Yo y los héroes de la revolución Bolchevique de la foto fuimos los principales testigos del desquite cotidiano de Febres. A diario lo vimos invertir el resto de su fuerza de trabajo en hacer con desechos productos sin precio, hasta que materialmente no pudo más.


X
Primero fue el ojo derecho. Catarata operada con éxito pero que agarró a todos de sorpresa, acostumbrados a la salud de hierro del viejo invencible. Después fue la crisis bancaria de 1994, en la que Febres y Lalá perdieron todos sus (pocos) ahorros. Ese episodio fue seguramente la última vez que Febres vio revivir aquella infección dental de su padre, que llevó a su abandono, y finalmente a la ablación del apellido de Pp y mío: uno de los directivos del Banco Latino –el que le robó sus ahorros– era un pariente del apellido mutilado, Siro Humberto Febres-Cordero Salom, quien nunca concedió la entrevista que Febres le solicitó. Si se la daba, habría sido bueno darle antes unos tragos.

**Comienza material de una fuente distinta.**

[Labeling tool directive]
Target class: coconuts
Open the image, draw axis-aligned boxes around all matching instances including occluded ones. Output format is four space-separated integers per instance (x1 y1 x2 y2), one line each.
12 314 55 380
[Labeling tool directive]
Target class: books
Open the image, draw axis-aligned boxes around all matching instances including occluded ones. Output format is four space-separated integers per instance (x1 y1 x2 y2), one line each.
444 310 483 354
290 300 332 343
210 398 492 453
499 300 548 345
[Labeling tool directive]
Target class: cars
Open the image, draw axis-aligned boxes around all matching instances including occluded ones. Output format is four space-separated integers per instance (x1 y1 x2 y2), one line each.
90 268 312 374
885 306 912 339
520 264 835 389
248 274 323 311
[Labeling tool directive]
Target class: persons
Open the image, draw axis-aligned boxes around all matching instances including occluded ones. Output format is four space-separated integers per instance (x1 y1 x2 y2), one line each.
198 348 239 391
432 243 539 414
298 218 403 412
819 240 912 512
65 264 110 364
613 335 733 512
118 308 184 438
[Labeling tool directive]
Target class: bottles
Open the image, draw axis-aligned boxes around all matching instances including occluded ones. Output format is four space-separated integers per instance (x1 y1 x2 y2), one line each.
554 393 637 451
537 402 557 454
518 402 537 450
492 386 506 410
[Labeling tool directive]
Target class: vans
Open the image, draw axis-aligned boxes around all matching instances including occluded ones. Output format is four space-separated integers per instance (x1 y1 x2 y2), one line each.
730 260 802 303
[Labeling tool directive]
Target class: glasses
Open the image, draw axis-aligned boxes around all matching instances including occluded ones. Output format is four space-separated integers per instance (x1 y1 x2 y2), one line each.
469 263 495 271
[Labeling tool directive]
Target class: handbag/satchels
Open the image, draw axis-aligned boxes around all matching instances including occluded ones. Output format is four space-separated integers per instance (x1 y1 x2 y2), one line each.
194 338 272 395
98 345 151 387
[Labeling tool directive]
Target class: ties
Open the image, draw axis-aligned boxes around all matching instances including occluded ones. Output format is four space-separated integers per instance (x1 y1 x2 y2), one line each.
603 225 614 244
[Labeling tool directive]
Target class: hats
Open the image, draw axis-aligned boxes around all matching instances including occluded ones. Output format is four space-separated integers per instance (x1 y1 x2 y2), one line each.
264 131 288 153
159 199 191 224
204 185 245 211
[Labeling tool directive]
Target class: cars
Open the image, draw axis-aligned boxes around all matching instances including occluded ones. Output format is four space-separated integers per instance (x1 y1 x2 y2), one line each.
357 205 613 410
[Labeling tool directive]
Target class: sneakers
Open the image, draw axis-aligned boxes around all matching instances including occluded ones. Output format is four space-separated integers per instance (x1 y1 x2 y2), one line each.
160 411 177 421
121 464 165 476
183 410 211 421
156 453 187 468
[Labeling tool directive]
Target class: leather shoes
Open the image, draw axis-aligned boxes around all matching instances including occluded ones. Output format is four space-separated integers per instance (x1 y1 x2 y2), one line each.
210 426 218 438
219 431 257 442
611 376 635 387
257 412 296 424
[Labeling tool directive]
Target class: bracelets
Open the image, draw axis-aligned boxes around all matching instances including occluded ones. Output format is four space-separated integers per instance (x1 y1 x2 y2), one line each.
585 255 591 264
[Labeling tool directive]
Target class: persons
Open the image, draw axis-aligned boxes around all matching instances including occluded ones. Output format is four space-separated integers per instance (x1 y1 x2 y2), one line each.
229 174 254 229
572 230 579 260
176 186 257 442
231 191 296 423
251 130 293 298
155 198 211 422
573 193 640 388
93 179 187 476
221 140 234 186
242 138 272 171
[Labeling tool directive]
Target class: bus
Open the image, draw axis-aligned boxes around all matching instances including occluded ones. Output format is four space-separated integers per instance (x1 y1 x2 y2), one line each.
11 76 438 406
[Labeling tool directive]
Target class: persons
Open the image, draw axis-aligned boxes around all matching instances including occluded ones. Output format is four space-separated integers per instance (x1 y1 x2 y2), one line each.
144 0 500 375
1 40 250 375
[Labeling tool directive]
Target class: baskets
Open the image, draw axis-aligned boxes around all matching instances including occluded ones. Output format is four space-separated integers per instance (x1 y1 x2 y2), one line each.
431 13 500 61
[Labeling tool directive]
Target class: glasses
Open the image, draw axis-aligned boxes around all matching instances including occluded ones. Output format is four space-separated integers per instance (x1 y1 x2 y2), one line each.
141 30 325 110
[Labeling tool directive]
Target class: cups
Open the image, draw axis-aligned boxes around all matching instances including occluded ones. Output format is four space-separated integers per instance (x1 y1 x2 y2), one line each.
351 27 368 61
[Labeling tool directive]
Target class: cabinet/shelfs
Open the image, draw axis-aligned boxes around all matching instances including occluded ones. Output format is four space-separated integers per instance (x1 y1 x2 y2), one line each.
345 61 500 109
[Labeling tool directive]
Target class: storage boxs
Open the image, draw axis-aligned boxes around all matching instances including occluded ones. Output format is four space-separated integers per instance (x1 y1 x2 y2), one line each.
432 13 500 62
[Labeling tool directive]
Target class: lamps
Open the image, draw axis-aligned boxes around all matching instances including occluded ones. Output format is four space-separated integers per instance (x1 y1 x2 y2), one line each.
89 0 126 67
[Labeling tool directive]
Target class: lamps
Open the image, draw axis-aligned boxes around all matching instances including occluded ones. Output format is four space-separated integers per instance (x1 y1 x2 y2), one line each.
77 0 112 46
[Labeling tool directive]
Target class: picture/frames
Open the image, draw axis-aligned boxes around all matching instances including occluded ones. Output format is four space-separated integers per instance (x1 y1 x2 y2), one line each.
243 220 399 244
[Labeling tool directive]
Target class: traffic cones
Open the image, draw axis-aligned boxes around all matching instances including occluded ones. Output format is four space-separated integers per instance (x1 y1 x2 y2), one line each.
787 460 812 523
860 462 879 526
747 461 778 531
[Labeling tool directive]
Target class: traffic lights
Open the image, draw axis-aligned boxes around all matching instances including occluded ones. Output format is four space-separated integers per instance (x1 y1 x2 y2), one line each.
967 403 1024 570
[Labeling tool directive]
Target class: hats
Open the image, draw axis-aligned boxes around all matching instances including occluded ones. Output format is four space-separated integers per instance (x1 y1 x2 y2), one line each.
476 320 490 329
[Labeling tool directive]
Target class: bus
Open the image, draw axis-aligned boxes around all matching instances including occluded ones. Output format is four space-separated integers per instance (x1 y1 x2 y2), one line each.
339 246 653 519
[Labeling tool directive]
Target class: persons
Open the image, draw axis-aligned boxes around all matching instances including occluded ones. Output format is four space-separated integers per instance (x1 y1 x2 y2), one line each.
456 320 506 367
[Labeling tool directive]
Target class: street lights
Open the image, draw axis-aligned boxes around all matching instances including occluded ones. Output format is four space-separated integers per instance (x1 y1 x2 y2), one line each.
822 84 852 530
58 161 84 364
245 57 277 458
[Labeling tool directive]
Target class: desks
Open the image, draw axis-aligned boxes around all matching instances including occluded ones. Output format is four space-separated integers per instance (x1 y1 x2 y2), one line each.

Con la segunda catarata, en el ojo izquierdo, tuvo que dejar también el taller de carpintería, a riesgo de confundir sobre la sierra eléctrica el dedo arrugado con una parte de un perchero. Y el camino irreversible hacia el auto knock out comenzó una tarde de 1997, cuando lo vimos subir las escaleras del anexo de la 26 para contarle a Pp que en la tienda lo habían desechado. A partir de ahí, lo único que quedó fue la espiral de pijama y resignación que culminó con su última obra de microingeniería: una serie de corbatas anudadas de las que se colgó el 26 de julio de 1999. Esa fue también la última vez que estuvo rojo.


XI
Vargas. El Loco Vargas. El día del funeral, Pp me lo volvió a presentar, y me dijo que había sido el único amigo de Febres.
Yo lo había visto unos tres o cuatro años antes, en el anexo de la 26. Todas las herramientas y máquinas del taller estaban dispuestas a lo largo del departamento. Vargas había llegado a buscarlas para rematarlas en el puesto que tenía en el Mercado de los Corotos. Pp, Lalá y yo estábamos junto a Febres, espectadores del sacrificio. Había también ahí un silencio de velorio.
Ahora Vargas sonreía, orgulloso, al escuchar la presentación de Pp. Yo siempre era el que lo llevaba a la casa, contó.
Un día, a las seis de la mañana, Vargas camina con Febres en los hombros por la avenida Lecuna. Desde unos andamios, unos obreros en una construcción les silban, gritan, dicen ay papá. Vargas deja con cuidado a Febres sobre la acera, se arremanga y les grita: ven pues, ven a decírmelo aquí. Los obreros se callan, Vargas vuelve a levantar a Febres, y cuando ha caminado dos metros escucha otra vez los gritos y silbidos. Entonces Febres otra vez al suelo, mangas arriba, silencio. La acción repetida, como en el chiste del borracho sacrílego. Y termina con nosotros tres, como querría Febres, un poco rojos de la risa.